### Instructions to follow
Copy the entries from their first line through the line containing "59H92V55L88 56L86 58H83L82", substituting "YAML" for each occurrence of "JSON" and leaving everything else unchanged.
________________________________________
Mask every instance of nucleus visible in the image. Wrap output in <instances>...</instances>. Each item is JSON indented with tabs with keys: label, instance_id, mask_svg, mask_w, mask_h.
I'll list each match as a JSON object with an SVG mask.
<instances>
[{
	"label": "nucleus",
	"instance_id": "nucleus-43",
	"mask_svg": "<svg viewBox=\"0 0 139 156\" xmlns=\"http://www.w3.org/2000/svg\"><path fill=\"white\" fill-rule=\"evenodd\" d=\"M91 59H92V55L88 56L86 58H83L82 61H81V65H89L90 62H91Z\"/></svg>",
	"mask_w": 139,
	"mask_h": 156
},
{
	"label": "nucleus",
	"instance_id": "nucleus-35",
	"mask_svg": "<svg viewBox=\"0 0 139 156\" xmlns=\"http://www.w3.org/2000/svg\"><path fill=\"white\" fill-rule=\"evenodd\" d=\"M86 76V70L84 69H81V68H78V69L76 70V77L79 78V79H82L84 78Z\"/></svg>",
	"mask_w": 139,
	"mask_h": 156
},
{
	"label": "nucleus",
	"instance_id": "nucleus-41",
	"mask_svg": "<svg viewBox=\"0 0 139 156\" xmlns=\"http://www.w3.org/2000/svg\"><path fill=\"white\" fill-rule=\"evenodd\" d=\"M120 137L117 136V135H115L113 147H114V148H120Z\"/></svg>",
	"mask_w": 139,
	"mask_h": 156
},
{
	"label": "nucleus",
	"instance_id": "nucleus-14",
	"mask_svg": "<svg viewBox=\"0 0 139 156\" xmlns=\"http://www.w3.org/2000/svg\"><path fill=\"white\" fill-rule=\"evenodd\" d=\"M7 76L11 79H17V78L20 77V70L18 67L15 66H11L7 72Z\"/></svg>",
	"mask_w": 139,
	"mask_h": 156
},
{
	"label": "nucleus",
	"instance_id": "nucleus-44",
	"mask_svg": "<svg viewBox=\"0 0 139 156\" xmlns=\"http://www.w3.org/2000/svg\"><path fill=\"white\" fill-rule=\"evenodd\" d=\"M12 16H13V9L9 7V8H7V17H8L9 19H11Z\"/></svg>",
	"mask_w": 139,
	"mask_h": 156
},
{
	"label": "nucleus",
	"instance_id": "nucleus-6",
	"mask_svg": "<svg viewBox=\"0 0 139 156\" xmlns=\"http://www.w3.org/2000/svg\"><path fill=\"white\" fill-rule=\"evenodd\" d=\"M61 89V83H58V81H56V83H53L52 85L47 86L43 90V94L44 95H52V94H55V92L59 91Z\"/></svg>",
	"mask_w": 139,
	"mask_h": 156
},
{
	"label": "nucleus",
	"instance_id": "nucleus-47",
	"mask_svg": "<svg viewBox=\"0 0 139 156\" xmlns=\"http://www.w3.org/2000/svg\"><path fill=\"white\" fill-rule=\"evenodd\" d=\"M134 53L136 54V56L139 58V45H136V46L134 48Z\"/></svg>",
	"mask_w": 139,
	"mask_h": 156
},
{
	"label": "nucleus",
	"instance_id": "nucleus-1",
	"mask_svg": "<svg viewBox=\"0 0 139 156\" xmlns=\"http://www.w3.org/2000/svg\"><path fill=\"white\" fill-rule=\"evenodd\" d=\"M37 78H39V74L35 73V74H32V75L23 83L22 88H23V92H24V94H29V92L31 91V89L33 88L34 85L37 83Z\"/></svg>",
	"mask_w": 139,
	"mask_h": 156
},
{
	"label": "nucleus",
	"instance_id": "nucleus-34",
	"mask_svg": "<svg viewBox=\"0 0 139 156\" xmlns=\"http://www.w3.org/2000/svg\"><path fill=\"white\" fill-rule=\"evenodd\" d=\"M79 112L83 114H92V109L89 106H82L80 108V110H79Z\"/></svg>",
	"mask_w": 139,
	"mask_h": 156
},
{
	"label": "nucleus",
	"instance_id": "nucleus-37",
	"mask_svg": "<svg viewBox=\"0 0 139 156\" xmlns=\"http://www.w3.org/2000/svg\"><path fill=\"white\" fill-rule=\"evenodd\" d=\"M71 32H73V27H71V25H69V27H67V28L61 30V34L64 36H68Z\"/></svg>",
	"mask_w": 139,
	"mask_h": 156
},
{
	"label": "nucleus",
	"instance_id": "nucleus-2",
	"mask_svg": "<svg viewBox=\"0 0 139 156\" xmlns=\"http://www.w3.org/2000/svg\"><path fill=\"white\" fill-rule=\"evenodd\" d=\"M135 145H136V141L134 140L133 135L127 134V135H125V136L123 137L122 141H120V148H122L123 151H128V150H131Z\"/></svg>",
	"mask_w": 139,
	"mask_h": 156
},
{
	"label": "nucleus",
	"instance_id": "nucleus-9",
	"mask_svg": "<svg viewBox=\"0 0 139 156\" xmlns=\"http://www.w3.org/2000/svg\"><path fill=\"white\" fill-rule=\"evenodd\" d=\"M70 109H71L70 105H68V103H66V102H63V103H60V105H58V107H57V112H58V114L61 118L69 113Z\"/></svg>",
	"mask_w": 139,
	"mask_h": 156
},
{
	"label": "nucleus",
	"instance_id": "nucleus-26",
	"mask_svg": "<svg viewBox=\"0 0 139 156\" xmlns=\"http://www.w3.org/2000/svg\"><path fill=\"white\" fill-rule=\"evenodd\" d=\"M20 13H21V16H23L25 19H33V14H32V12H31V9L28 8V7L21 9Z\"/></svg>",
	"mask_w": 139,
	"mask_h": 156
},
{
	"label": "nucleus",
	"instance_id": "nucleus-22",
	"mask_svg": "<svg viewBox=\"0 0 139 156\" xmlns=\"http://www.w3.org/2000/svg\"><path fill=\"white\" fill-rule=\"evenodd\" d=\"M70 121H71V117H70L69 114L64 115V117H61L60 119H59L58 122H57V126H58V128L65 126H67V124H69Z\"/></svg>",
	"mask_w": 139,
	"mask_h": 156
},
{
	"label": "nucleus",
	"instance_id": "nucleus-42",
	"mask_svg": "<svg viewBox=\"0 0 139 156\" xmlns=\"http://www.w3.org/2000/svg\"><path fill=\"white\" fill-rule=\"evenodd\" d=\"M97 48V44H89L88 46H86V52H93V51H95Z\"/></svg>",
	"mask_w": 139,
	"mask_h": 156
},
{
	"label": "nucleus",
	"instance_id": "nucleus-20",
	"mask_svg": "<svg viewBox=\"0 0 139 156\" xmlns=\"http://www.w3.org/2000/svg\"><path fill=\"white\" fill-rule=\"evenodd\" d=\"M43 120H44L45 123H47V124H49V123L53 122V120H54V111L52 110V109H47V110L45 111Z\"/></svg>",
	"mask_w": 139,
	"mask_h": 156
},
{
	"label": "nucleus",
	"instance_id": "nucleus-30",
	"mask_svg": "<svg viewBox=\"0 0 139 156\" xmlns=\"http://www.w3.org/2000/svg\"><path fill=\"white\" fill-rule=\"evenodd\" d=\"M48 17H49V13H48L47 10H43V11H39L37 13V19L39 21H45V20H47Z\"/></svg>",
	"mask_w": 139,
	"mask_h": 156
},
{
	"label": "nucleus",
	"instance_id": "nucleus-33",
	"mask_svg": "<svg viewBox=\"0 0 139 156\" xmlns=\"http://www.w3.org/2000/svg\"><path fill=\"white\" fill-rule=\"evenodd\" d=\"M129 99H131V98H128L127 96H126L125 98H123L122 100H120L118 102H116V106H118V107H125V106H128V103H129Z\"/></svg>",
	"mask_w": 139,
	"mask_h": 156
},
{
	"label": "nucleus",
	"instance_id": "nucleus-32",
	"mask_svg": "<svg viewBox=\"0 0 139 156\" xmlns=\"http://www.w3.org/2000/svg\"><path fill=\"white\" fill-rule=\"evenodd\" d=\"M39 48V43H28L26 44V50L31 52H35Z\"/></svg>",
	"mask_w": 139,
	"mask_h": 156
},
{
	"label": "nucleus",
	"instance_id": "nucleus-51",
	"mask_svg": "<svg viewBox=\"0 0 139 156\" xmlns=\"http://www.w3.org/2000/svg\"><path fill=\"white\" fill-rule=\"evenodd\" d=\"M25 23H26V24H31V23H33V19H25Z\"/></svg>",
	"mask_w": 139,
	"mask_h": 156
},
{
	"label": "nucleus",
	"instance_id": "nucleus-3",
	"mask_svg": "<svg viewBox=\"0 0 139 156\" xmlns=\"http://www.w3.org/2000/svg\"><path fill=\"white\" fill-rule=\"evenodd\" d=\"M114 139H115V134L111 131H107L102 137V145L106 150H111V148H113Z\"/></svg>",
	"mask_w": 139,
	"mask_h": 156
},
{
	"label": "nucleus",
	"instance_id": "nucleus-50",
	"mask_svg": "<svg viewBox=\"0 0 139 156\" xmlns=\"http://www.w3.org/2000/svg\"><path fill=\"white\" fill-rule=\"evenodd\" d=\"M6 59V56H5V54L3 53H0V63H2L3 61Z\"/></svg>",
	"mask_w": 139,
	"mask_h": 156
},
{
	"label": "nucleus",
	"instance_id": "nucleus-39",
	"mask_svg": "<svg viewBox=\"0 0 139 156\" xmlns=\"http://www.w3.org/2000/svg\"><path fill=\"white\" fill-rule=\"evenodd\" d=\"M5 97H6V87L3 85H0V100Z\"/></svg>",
________________________________________
### Answer
Mask every instance of nucleus visible in the image. Wrap output in <instances>...</instances>. Each item is YAML indented with tabs with keys: label, instance_id, mask_svg, mask_w, mask_h.
I'll list each match as a YAML object with an SVG mask.
<instances>
[{
	"label": "nucleus",
	"instance_id": "nucleus-43",
	"mask_svg": "<svg viewBox=\"0 0 139 156\" xmlns=\"http://www.w3.org/2000/svg\"><path fill=\"white\" fill-rule=\"evenodd\" d=\"M91 59H92V55L88 56L86 58H83L82 61H81V65H89L90 62H91Z\"/></svg>",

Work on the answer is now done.